Not everyone has the confidence or the charismatic personality to sway the heart and mind of the audience. Some people overcome this condition with practice, and others find it very difficult to speak in public. Today, we’ll discuss what is glossophobia (social phobia); its symptoms, causes, and treatment.

What is Glossophobia? 

Glossophobia is the medical term for fear of public speaking, and it’s not a chronic or dangerous mental health condition. Approximately every 4 out of 10 US people experience this condition. However, it’s difficult for the affected person to speak in public and it could trigger anxiety and discomfort feelings, racing heartbeats, sweating, and uncontrollable trembling.

The urge of overwhelming feelings is so strong that it makes you get out of the room and get away from the situation that is causing anxiety and stress. Glossophobia falls under the category of social anxiety disorder or social phobia. However, it’s such types of anxiety that are way beyond nervousness and occasional worrisome. The fearful feelings are out of proportion that you have never experienced before.

The anxiety disorder could aggravate under certain types of circumstances, and it interferes with your capability to perform various functions in your routine life.

Symptoms of Glossophobia 

The glossophobia person experiences a fight-or-flight reaction when someone asks him to give a presentation or speak in public. Their body would prepare itself in the defending mode like any type of potential threat.

When you’re in a threatened state of mind, then your brain releases chemicals like steroids and adrenaline. It causes to increase in the energy and sugar levels in your blood. Resultantly, your heartbeat and blood pressure increase, and it pumps more blood into your veins and muscles.

Some of the main symptoms of Glossophobia in the fight-or-flight mode are as follows;

  • Strong urge to getaway
  • Tension in your muscles
  • Dizziness
  • Hyperventilating or shortness of breath
  • Vomiting and nausea
  • Sweating
  • Trembling
  • Racing heartbeat

Causes of Glossophobia 

The fight-or-flight reaction is an instinctive response in your body and it helps you to survive when attacked by animals or fear enemies. But it’s not a good and effective response when you’re having a meeting in the office. Therefore, you should dig down to the root cause of your fear, and it would help you manage your fear.

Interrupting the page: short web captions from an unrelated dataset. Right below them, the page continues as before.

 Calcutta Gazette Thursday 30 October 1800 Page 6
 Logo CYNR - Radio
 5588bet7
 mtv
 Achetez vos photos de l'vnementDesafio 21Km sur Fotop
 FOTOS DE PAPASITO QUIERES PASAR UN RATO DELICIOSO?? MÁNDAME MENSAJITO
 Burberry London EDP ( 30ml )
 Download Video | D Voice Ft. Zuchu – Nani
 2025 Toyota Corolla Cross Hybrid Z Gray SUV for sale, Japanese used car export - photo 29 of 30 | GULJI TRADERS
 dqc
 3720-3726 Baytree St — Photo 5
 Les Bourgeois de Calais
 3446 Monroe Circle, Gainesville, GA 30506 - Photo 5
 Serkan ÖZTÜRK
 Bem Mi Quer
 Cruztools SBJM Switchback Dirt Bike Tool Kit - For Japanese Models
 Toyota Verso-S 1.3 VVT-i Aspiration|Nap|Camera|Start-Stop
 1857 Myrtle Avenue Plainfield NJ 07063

The feeling of being judged, rejected, or embarrassed publically is very strong among people that have fear of public speaking. They would experience unpleasant feelings like their presence in the class didn’t go as planned. Or someone has asked them to speak or present a report without any preparation.

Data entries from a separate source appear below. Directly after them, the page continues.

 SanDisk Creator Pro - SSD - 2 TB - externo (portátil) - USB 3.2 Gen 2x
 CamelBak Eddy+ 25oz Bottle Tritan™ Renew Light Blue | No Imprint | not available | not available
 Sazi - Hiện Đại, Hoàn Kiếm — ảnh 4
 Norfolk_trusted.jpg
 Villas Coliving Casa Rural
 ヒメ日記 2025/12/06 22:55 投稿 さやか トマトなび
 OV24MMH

Some experts say that social phobia is hereditary and it runs in the family, and science is yet to find the behind it. A study conducted in 2002 showed that breeding mice that exhibited low fear and anxiety and their offspring resulted in exhibiting lower fear and anxiety. Researchers need to conduct more studies to resolve the mystery of whether it’s hereditary or not.

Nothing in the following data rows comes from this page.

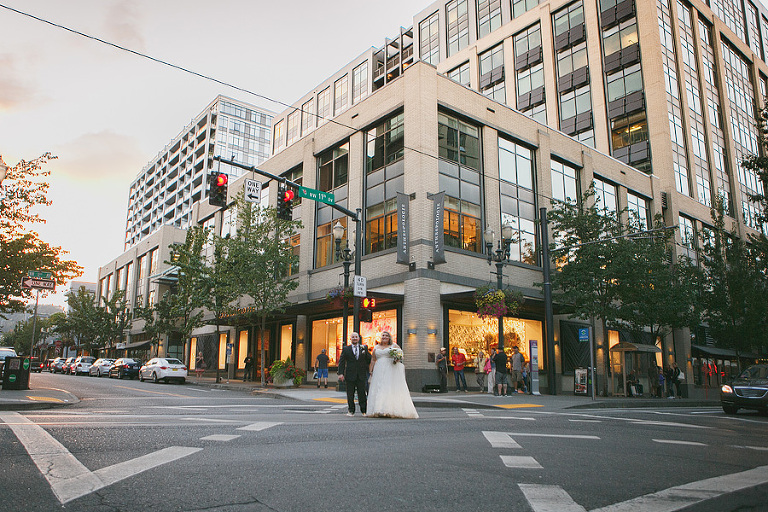 all images by emily g photography www.emilygphotography.com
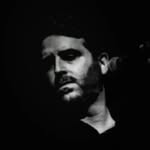 Mark Zonakis - @markzonakis - Instagram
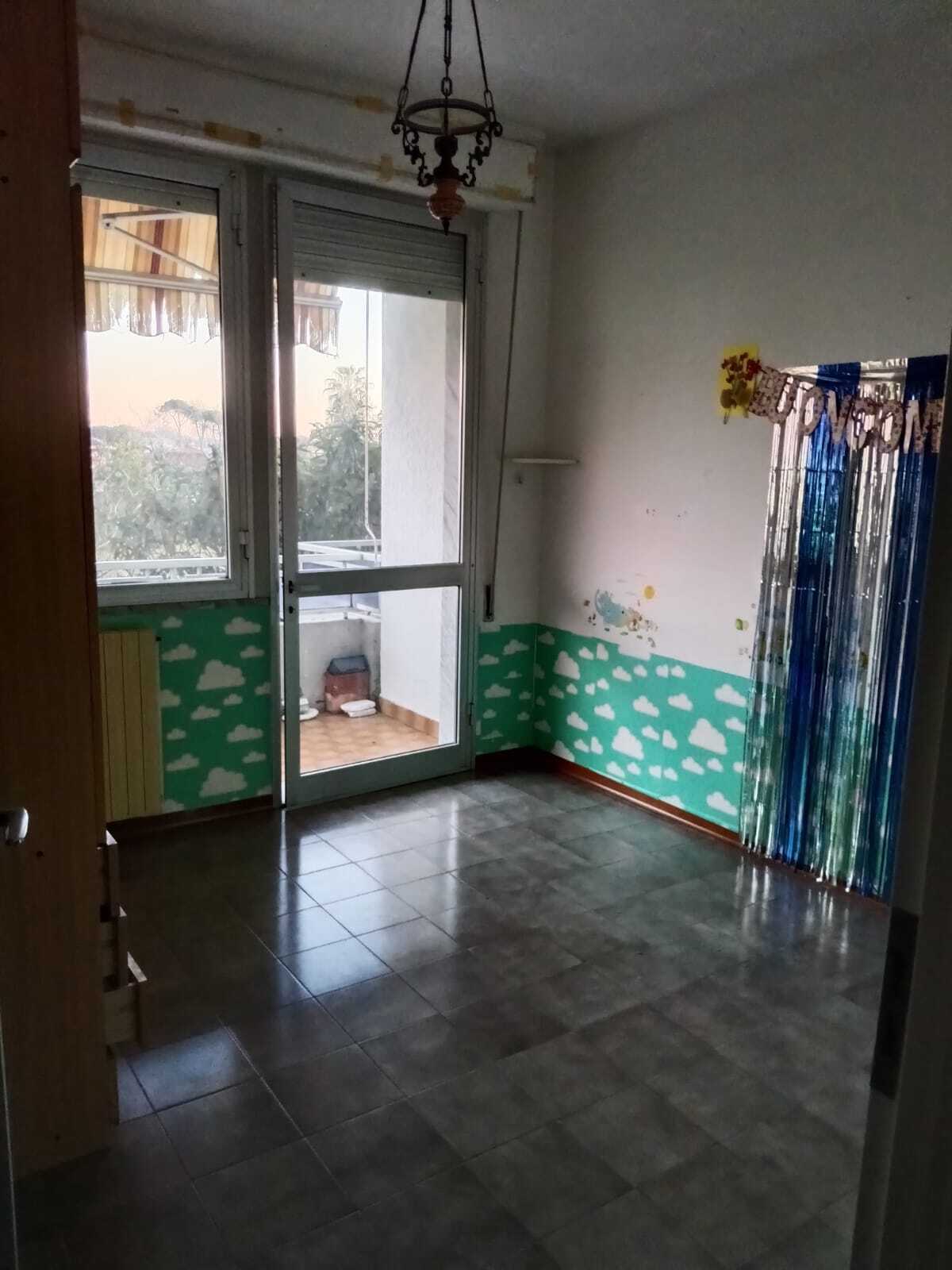  - foto 21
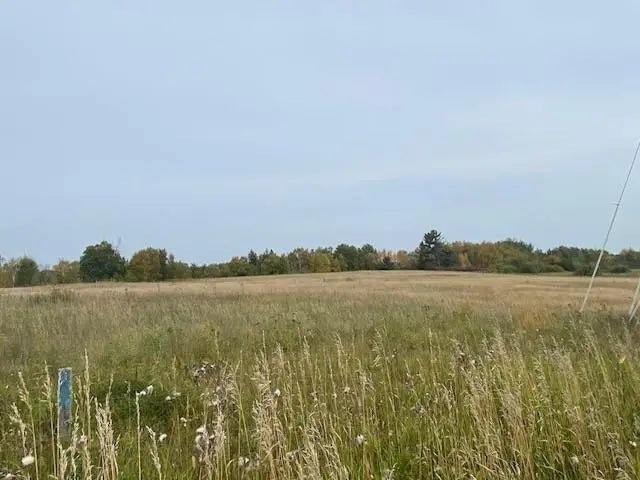 510 Bunker Hill Drive, Aitkin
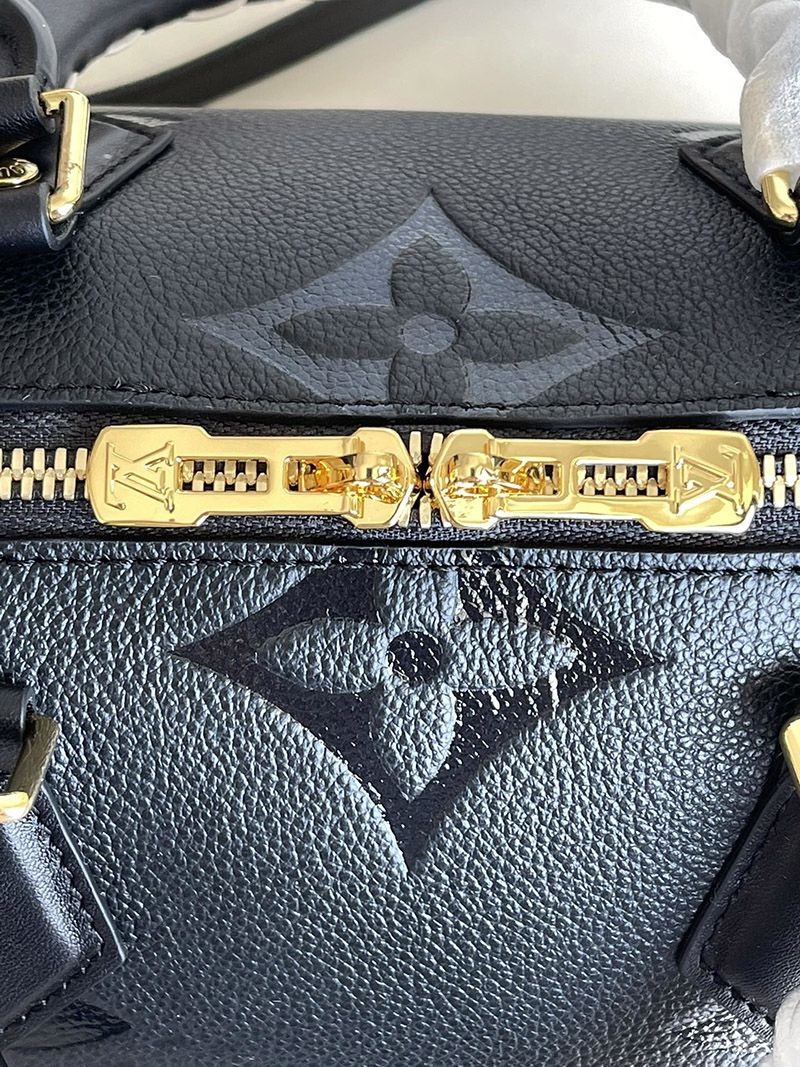【大人気】ルイヴィトン☆スピーディ・バンドリエール 25 M45840N級品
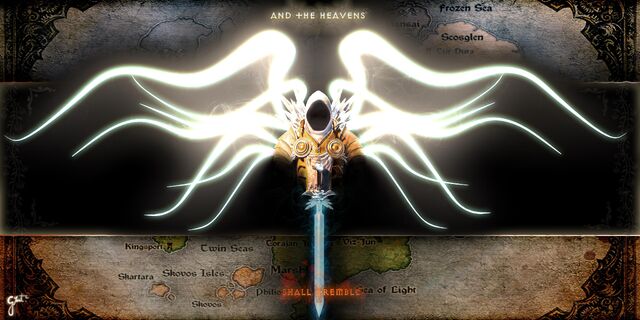 File:Tyrael14.jpg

The tests conducted by NIMH (National Institute of Mental Health) showed that the brain of a glossophobia person would show a high response of social anxiety especially when you read hateful and negative comments to them. Emotional processing and self-evaluation are the main responsible areas that would be affected. However, the people without this condition would exhibit a high level of response.

Treatment of Glossophobia 

The fear of public speaking or social phobia would badly impact your routine life. If your condition is severe, then you should consult with your therapist to develop a treatment plan for you. It could be any of the following;


CBT (cognitive behavioral therapy) helps people to deal with social phobia and glossophobia condition. Your therapist would help you to identify the root cause of the problem that is causing you to feel this way. For instance, you would find that it’s the fear of embarrassment or ridicule that is causing you to feel this way and not the speaking.

Your therapist would work with you in order to find the negative thought pattern that would go with them. He would teach you strategies to deal with negative thought patterns. For instance, instead of thinking that you shouldn’t make any mistakes, you should remind yourself that everyone makes mistakes, and it’s normal and okay. The audience usually doesn’t pay attention to the speakers.

After recognizing your fear, you should begin addressing the audience starting from your supportive social groups, and then moving on to the bigger crowd.


If the therapeutic approach isn’t working, your therapist would prescribe you some type of medicine to deal with the anxiety disorder. For instance, beta-blockers help you to treat heart disorders and higher blood pressure. They also help you to deal with the symptoms of glossophobia.

Antidepressants, as the name implies help you to treat depression, and they’re equally effective in managing the symptoms of glossophobia. Your doctor could also prescribe Benzodiazepines (Xanax or Ativan) if the condition is getting out of hand and impacting your daily life.

Other Strategies

  • Practice answering the questions of the audience in your routine life
  • Videotaping and recording your presentation and watching your performance
  • Practice, practice, and practice
  • Follow the script of your presentation
  • Knowing your material

Conclusion: What is Glossophobia? Symptoms, Causes, Treatment 

After an in-depth study of what is glossophobia (fear of public speaking); its symptoms, causes, and treatment; we have realized that social phobia could badly impact your life. If you’re working on yourself to deal with this condition, then you should follow and practice the abovementioned tips and suggestions.